España concentra el 21% de las capturas pesqueras de la Unión Europea y el 30% del valor total, además de liderar la acuicultura comunitaria con el 24,3% de la producción. Sin embargo, la mayor parte de esa actividad se desarrolla en caladeros lejanos: el 37% de las capturas europeas del Atlántico centro-oriental son españolas y el 66% del Índico occidental procede también de la flota nacional, que faena atún en el Índico, merluza y pota en el Atlántico suroccidental y cefalópodos frente a África.
Esa dispersión geográfica convierte a la industria en menos vulnerable al calentamiento del mar que rodea la península, más rápido que la media global, y a la migración de especies como el pulpo hacia el norte.

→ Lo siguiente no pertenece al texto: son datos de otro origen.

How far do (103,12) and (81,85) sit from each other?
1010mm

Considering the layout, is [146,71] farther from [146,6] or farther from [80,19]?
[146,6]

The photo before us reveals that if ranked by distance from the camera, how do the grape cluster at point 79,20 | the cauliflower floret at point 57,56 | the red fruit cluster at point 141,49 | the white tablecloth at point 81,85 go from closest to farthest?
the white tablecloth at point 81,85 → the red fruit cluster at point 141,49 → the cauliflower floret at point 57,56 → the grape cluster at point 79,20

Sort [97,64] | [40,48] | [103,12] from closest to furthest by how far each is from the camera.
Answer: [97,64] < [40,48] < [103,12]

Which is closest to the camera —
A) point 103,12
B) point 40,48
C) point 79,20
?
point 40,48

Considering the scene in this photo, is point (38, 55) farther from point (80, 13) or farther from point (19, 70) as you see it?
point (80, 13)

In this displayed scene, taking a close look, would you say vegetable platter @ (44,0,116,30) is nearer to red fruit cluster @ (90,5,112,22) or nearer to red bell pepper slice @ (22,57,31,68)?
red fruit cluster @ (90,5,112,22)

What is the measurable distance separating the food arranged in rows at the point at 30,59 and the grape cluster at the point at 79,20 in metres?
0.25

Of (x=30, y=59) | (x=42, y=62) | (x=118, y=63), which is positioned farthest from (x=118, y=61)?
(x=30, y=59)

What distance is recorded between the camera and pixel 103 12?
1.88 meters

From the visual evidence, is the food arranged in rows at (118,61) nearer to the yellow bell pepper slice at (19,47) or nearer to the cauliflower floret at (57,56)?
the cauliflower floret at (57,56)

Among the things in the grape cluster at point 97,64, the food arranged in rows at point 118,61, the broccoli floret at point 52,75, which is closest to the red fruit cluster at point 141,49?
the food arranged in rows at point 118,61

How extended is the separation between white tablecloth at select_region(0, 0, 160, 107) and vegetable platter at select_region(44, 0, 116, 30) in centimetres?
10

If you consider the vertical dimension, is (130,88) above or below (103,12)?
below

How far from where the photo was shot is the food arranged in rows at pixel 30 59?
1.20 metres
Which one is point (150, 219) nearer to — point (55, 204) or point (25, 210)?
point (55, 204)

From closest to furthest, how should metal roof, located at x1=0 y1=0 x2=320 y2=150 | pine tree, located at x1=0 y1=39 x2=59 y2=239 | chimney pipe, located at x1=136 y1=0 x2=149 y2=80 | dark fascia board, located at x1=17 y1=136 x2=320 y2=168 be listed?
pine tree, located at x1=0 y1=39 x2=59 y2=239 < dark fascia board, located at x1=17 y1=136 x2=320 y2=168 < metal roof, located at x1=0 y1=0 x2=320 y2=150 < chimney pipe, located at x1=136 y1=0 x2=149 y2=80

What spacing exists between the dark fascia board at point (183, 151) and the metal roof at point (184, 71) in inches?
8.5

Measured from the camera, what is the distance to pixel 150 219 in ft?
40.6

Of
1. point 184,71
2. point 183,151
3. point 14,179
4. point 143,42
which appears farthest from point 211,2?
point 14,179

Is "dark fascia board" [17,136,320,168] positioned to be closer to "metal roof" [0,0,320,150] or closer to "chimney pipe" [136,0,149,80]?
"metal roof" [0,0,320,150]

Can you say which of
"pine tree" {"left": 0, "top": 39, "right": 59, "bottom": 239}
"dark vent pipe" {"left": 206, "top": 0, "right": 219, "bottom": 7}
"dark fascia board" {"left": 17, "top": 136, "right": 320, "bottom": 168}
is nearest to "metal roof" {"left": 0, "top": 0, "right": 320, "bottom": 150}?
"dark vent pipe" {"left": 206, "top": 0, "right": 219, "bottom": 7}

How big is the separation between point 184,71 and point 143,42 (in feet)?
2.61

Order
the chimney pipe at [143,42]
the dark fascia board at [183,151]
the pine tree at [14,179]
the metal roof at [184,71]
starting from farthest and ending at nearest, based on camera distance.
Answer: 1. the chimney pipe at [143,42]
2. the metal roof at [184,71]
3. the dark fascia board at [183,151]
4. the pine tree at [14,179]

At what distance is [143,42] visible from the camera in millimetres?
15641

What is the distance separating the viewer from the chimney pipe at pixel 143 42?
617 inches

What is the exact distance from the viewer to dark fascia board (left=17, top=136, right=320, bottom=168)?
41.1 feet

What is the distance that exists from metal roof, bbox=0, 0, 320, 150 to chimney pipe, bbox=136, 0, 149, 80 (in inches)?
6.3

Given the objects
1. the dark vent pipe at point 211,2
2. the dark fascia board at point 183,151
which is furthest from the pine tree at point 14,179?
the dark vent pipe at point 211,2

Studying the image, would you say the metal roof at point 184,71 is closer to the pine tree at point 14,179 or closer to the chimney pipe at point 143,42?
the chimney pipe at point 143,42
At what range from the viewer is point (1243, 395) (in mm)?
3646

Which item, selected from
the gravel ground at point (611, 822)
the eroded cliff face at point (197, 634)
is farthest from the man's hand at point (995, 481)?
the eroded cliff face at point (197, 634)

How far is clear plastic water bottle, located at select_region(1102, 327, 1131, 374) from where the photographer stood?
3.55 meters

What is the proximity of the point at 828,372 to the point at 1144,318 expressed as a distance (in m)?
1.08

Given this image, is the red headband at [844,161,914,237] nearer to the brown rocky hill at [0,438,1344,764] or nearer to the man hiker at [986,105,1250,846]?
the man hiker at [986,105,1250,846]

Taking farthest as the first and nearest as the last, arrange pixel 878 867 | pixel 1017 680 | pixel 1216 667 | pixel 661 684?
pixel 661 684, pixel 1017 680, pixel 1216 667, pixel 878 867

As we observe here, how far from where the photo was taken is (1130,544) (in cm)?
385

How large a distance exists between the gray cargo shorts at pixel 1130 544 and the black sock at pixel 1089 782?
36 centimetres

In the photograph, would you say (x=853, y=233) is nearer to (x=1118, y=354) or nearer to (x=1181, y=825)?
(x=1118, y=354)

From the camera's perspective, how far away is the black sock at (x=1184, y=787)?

Las ecorregiones más afectadas por la pérdida de rendimiento pesquero son la plataforma ibérica costera y el golfo de Vizcaya, según un estudio publicado en Science.
El nuevo reto es geopolítico. El desplazamiento de la caballa hacia aguas de Noruega, Reino Unido, Islas Feroe e Islandia, que gestionan cuotas al margen de la UE, ilustra cómo las disputas pesqueras se dirimen en negociaciones internacionales. Tras salvar la cuota de merluza para 2026, España afronta un año crítico en caballa y días de pesca en el Mediterráneo, en un escenario donde la pregunta clave ya no es cuánto se puede pescar, sino de quién es ahora el pescado.